Alla fine alla linea di partenza di #Resilienza17 si è presentato un gruppo di 70 resilienti: insieme al team organizzativo, 40 artisti e 15 innovatori. Una fiumana che ha vissuto 4 giorni di turismo esperenziale (in gergo propositivo, #Brainsurfing), muovendosi in carovana da Nuoro a Bosa, dal cuore della Sardegna alla sua costa occidentale. Un salto tra mare e montagna, in cui si sono intrecciati artigianato tradizionale e digitale, archeologia nuragica e industriale, innovazione e tradizione.

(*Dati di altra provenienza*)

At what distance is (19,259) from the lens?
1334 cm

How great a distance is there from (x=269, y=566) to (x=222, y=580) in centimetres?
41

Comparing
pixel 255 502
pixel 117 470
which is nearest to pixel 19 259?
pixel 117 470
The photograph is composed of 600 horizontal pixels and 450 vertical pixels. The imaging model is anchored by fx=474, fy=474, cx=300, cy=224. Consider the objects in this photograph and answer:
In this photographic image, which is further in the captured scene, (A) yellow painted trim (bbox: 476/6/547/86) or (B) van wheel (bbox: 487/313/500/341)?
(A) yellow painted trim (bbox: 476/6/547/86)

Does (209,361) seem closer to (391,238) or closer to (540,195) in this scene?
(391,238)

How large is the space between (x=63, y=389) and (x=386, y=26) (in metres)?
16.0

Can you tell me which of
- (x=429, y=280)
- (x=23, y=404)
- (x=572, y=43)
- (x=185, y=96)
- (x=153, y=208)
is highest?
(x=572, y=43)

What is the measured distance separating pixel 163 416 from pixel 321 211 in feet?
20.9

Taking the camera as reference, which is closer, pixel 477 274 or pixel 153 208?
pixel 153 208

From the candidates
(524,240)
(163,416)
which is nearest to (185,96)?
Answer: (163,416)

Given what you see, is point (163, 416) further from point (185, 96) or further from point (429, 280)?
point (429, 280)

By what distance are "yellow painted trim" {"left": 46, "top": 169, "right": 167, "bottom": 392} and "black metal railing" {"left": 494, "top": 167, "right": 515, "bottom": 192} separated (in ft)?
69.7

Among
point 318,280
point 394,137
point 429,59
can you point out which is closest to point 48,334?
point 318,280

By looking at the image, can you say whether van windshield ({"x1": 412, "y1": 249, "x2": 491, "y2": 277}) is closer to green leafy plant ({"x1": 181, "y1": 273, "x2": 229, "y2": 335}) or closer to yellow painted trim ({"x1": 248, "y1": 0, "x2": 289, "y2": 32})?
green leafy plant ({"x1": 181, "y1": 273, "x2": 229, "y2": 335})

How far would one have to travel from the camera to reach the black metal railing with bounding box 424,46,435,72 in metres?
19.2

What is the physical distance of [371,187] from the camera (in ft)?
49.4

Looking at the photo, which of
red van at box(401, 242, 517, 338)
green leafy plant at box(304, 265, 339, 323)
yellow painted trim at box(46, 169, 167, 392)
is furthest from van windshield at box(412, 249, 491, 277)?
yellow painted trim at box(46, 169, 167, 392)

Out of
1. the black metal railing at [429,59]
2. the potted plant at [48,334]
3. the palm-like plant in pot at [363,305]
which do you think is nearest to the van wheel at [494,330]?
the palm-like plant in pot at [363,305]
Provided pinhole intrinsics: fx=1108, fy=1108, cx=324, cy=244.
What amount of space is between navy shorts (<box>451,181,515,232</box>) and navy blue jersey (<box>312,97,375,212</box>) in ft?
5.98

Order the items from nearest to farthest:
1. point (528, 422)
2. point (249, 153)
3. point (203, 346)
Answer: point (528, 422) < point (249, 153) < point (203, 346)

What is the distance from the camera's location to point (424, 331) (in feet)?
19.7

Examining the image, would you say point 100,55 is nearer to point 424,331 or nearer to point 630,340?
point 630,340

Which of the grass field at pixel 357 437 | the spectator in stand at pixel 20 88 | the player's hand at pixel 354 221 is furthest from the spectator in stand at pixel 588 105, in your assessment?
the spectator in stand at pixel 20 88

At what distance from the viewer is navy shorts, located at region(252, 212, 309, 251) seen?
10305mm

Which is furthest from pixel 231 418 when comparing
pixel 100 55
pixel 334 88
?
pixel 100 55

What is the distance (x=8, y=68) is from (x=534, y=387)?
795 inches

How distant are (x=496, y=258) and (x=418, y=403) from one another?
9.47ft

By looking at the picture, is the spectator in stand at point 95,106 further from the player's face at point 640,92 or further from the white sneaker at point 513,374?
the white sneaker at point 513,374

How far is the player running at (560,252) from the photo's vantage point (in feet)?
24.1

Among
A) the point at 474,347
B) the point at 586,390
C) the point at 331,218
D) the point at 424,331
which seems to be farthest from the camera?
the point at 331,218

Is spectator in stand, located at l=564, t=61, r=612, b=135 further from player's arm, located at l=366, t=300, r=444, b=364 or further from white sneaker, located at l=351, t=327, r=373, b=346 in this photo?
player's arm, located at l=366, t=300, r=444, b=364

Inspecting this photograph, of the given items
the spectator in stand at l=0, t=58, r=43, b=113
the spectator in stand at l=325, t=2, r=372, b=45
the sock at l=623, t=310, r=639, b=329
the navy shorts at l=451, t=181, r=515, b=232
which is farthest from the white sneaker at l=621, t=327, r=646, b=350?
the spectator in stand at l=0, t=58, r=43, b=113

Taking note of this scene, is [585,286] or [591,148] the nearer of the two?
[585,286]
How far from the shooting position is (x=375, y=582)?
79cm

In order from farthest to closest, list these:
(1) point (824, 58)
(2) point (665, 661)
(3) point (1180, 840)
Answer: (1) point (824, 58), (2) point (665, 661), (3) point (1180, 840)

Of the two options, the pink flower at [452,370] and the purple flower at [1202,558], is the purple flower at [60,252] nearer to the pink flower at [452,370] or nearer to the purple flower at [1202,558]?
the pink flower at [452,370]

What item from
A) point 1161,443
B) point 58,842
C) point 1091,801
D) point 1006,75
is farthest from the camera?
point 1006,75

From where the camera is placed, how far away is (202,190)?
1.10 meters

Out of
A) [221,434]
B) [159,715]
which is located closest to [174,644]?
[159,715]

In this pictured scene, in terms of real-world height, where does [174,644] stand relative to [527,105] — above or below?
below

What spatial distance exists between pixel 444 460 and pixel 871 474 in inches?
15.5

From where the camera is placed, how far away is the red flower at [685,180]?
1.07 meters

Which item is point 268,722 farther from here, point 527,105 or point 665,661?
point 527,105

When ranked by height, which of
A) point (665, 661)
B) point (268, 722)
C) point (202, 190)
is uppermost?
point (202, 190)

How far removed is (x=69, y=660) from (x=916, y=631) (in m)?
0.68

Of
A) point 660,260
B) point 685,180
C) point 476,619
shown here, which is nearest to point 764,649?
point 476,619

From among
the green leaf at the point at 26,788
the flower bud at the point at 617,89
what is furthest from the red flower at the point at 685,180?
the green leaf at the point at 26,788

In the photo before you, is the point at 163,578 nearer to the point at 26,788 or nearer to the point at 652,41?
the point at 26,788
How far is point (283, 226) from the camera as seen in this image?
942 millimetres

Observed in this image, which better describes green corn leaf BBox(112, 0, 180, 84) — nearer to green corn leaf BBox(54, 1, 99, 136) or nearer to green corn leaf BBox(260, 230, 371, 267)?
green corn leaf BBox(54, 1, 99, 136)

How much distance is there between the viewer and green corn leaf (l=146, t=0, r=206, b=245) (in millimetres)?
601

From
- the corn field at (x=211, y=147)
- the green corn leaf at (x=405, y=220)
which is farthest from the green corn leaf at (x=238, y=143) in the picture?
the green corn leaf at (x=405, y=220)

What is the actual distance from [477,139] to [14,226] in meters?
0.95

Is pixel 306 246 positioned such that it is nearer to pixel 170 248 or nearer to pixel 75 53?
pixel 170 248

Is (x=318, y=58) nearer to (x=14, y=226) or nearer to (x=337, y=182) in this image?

Questa esplorazione iniziale è stata fondamentale per creare un rapporto tra i partecipanti e scoprire il territorio su cui sono andati ad interagire. Da qui si è generato un moto continuo che dall’Istituto Madonna di Bonaria, casa delle suore salesiane diventata sede logistica del festival, si è propagato per le piazze e le strade di Macomer. Gli street artisti dialogando per trovare superfici da trasformare in tele. Gli innovatori intervistando la popolazione per studiare il tessuto sociale locale. Gli artisti visivi catturando sguardi e luoghi. I musicisti captando suoni e vibrazioni. I teatranti raccogliendo storie ed emozioni. Ogni partecipante è entrato in contatto con il territorio, singolarmente durante il giorno e insieme nel corso degli 8 eventi serali di cultura e intrattenimento, scoprendo i mille volti della comunità, i suoi limiti e le potenzialità. Il risultato è stato uno scambio incessante, materializzatosi poi in uno spettacolo di due ore nel centro storico della città con contributi fotografici e audiovisivi, in 11 murales di grande pregio artistico, in decine di questionari da cui scaturirà un articolo scientifico, in centinaia di relazioni con cui alimentare la comunità dei futuri Festival della Resilienza. Da tale patrimonio professionale e sociale si è così generato sul territorio un indotto economico superiore ai 25.000€ tra vitto, alloggio e trasporto dei partecipanti, materiali e supporto tecnico per gli eventi, consumi nelle diverse attività culturali e commerciali.
Naturalmente non sono mancati i problemi prima, durante e dopo il festival. Tra aspetti interpersonali, logistici e tecnici sono stati numerosi gli ostacoli incontrati lungo il cammino. Ognuno di essi ci ha però permesso di confrontarci con la complessità della vita e di capire che non dobbiamo abbassare il livello dei nostri obiettivi ma dobbiamo piuttosto alzare le ambizioni delle nostre comunità. Perché dopo tre anni di stimoli, i cittadini hanno iniziato a rispondere con entusiasmo e curiosità, fornendo aiuto quando ne avevamo bisogno, a dimostrazione che ci sono le qualità e le energie per affrontare le difficoltà e progettare insieme il futuro.
“#Resilienza17 is over” ma il suo patrimonio è destinato a durare nel tempo. Almeno fino a Resilienza 2018.